Here are a few functions that might be useful:

### getOutputType()

This function simply prints the output type that has been initially selected. Example usage:

    cnv = AssemblyConverter("bt") #initially write to binary and text file
    cnv.getOutputType()

This will print to console:

    Writing to binary file
    Writing to text file

### setOutputType()

This function allows the option to change the output type after initialization. Example usage:

    cnv = AssemblyConverter("bt") #initially write to binary and text file
    cnv.setOutputType("p") #now only print to console

### instructionExists()

This function returns a boolean for whether a provided instruction exists in the system. Example usage:

    cnv = AssemblyConverter()
    cnv.instructionExists("add") #yields true
    cnv.instructionExists("hello world") #yields false

<!-- ### addPseudo()-->
For functions that do not exist in the system that are used often, feel free to contact me to have it implemented. Most functions are readily available, however, with a growing library it is possible that a pseudo instruction or two slipped past. I intend on implementing functions that allow for the user to bypass any shortfalls like this (see [future plans](#future-plans) )

# How it Works

This package works by parsing through given `.s` files, filtering through comments and empty space to find instructions, categorizing them by their instruction type, then constructing the machine code. These tools have been tested quite thoroughly and work well for individual files. Files grouped in projects have not been implemented yet, but should be [soon](#future-plans).

This package was designed with the intention of helping with CPU architecture engineering (see [future plans](#future-plans) ). Machine code is difficult to interpret which can make it difficult to create efficient tests by hand. Simple software like this can help generate testing material and help debug CPU systems. 

# Future Plans

I created this package purely to provide an extra set of tools for a difficult job and also to display my understanding of Computer Architecture systems in RISC-V. This package was first released when I was a 2nd-year student in college, and I intend to keep improving it overtime in a professional manner. I have many ideas for new implementations which I will update this README.md with. For any questions or inquiries, please feel free to contact me at [kayacelebi17@gmail.com].

## Project Files

One of the bigger problems I intend to tackle is dealing with multiple files in a project. Currently, this package can only handle files that exist on their own. This implementation will be coming soon. 

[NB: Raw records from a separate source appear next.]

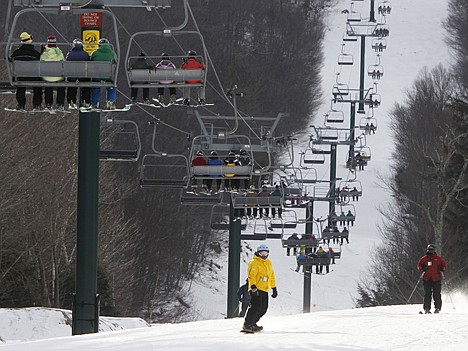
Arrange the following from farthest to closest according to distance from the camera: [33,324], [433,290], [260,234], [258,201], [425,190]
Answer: [425,190]
[260,234]
[258,201]
[33,324]
[433,290]

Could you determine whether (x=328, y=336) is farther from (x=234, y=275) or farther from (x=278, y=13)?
(x=278, y=13)

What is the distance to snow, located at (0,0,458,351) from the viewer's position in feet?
59.9

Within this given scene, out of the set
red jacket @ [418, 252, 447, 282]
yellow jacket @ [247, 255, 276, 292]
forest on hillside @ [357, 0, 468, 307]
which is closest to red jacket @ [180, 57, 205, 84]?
yellow jacket @ [247, 255, 276, 292]

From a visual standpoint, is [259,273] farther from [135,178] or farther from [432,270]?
[135,178]

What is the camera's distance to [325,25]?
119m

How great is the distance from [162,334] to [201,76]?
491 centimetres

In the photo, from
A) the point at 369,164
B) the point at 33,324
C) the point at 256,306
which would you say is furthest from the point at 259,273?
the point at 369,164

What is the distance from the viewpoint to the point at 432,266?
77.8 ft

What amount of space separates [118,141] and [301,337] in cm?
4370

## Adding Custom Instructions
A function that I intend to implement is `addPseudo()` which gives users the opportunity to add their own custom functions or fill in functions that might be missing from the package data. 

## Machine Code Decoder
The next logical project to tackle would be to create the reverse system: decoding machine code to create `.s` files. This is much more ambitious and can be achieved down the line.